_Caption text data scraped from the web_

*** Begin section ***

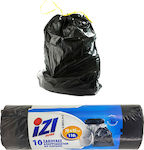 Izi Trash Bags Capacity 110lt with Drawstring 70x95cm 10pcs Black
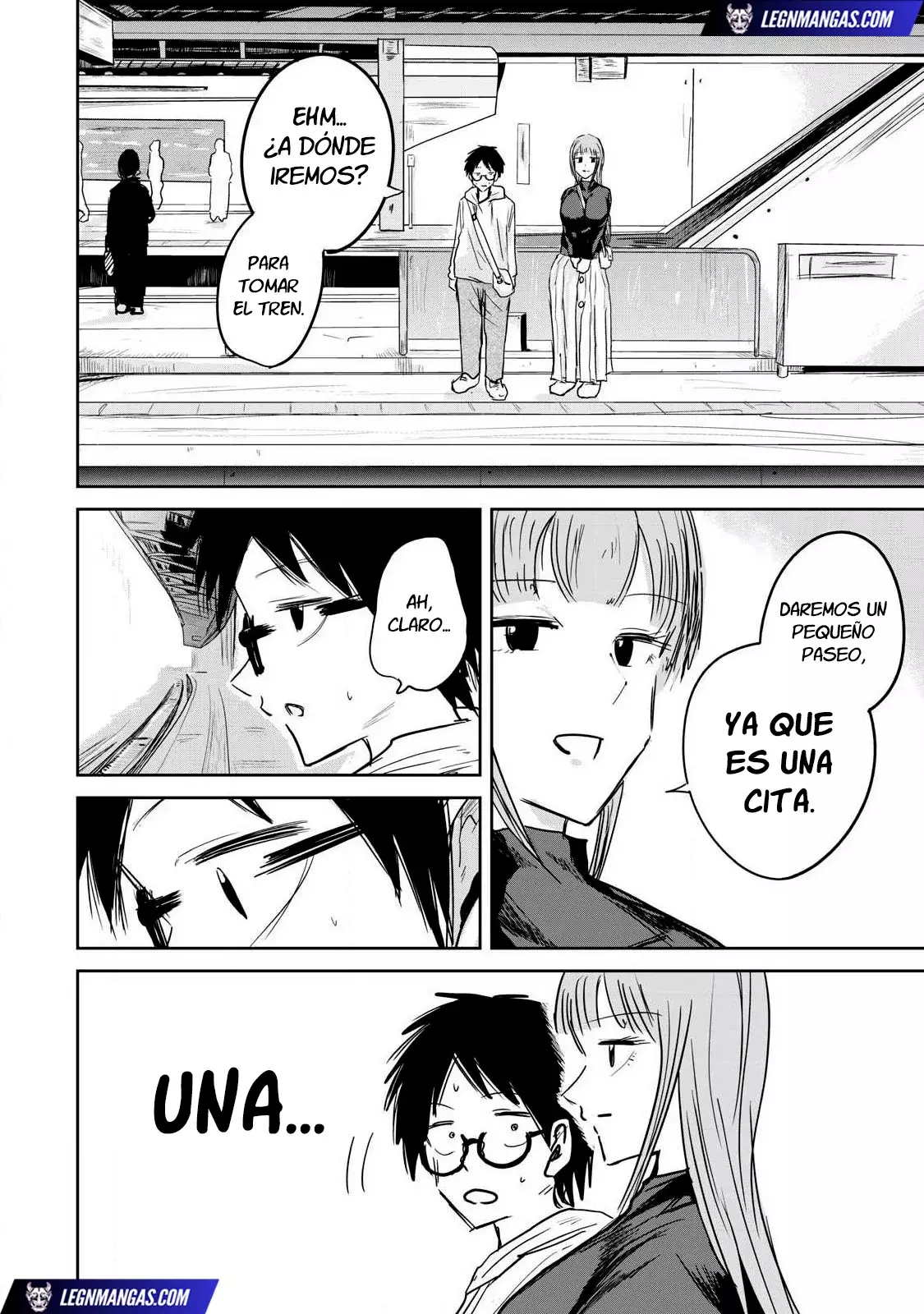 Ueno-kun has been developed Capitulo 4: Densha Otoko página 4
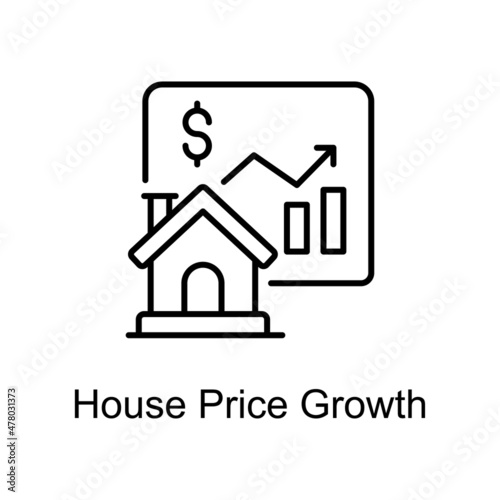 House Price Growth Vector line icons for your digital or print projects.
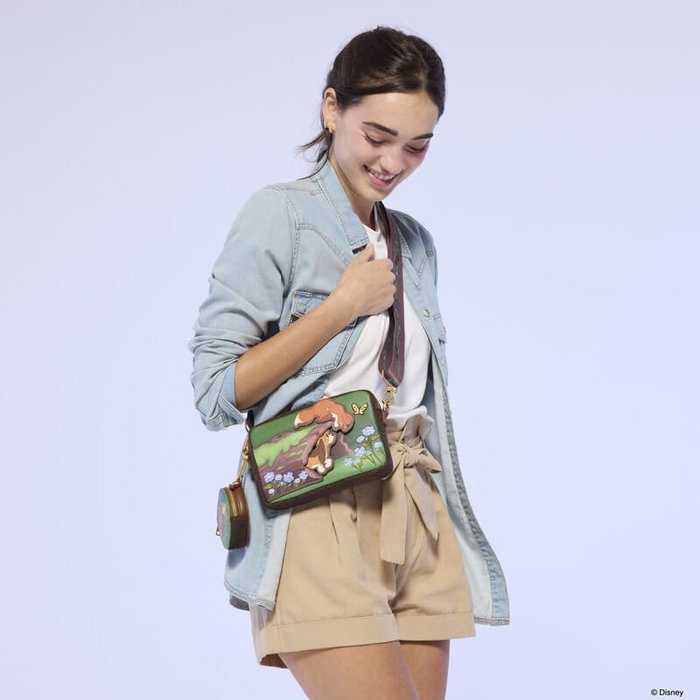 Loungefly Rox et Rouky sac à porter Tod & Vixey Loungefly Rox et Rouky sac à porter Tod & Vixey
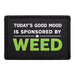 Today's good mood, powered by weed   - Meta Data - Crop Image Text - - Removable Patch - Pull Patch - Removable Patches For Authentic Flexfit and Snapback Hats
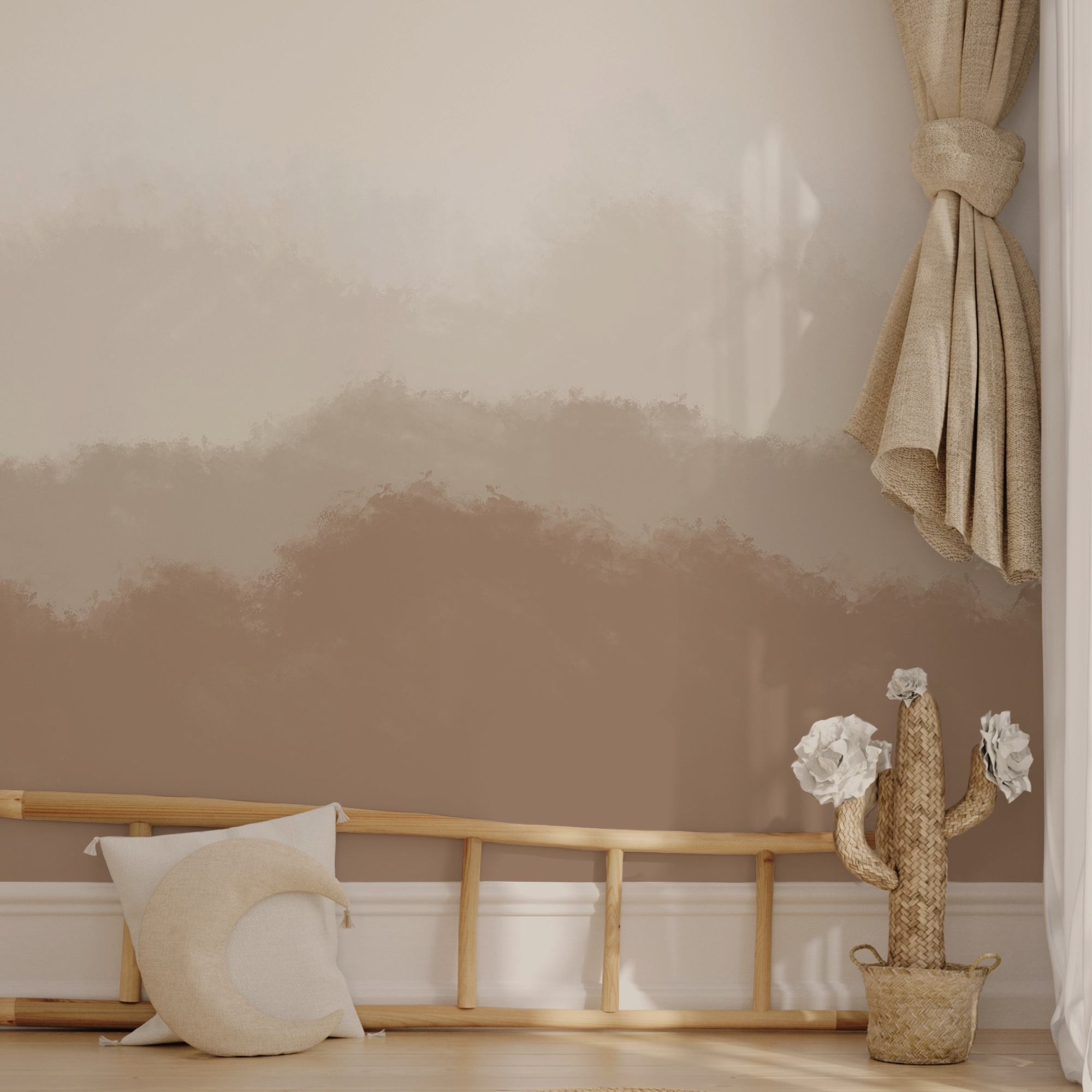Fond marron et blanc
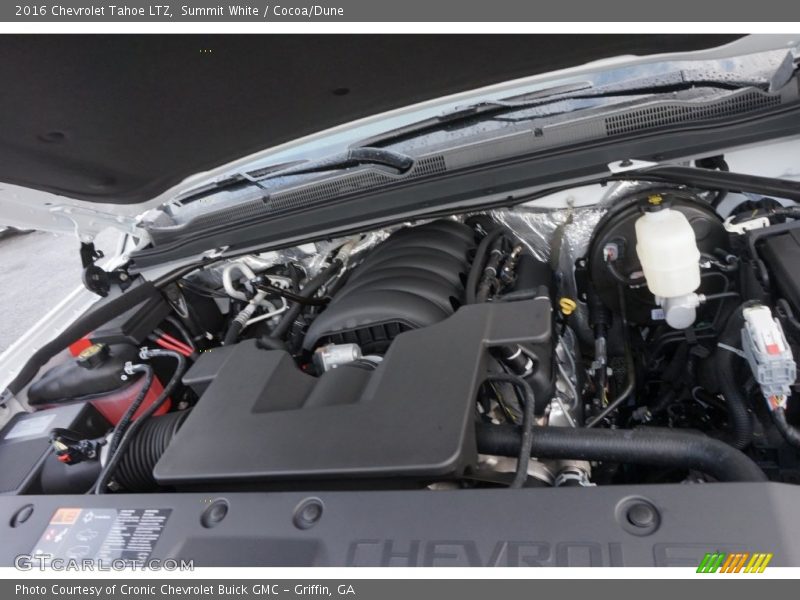 Summit White / Cocoa/Dune 2016 Chevrolet Tahoe LTZ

*** End section ***

_Work instructions_
Transcribe the caption text from every record above word for word, leaving out the pictures.

_Exercise result_
 Izi Trash Bags Capacity 110lt with Drawstring 70x95cm 10pcs Black
 Ueno-kun has been developed Capitulo 4: Densha Otoko página 4
 House Price Growth Vector line icons for your digital or print projects.
 Loungefly Rox et Rouky sac à porter Tod & Vixey Loungefly Rox et Rouky sac à porter Tod & Vixey
 Today's good mood, powered by weed   - Meta Data - Crop Image Text - - Removable Patch - Pull Patch - Removable Patches For Authentic Flexfit and Snapback Hats
Fond marron et blanc
 Summit White / Cocoa/Dune 2016 Chevrolet Tahoe LTZ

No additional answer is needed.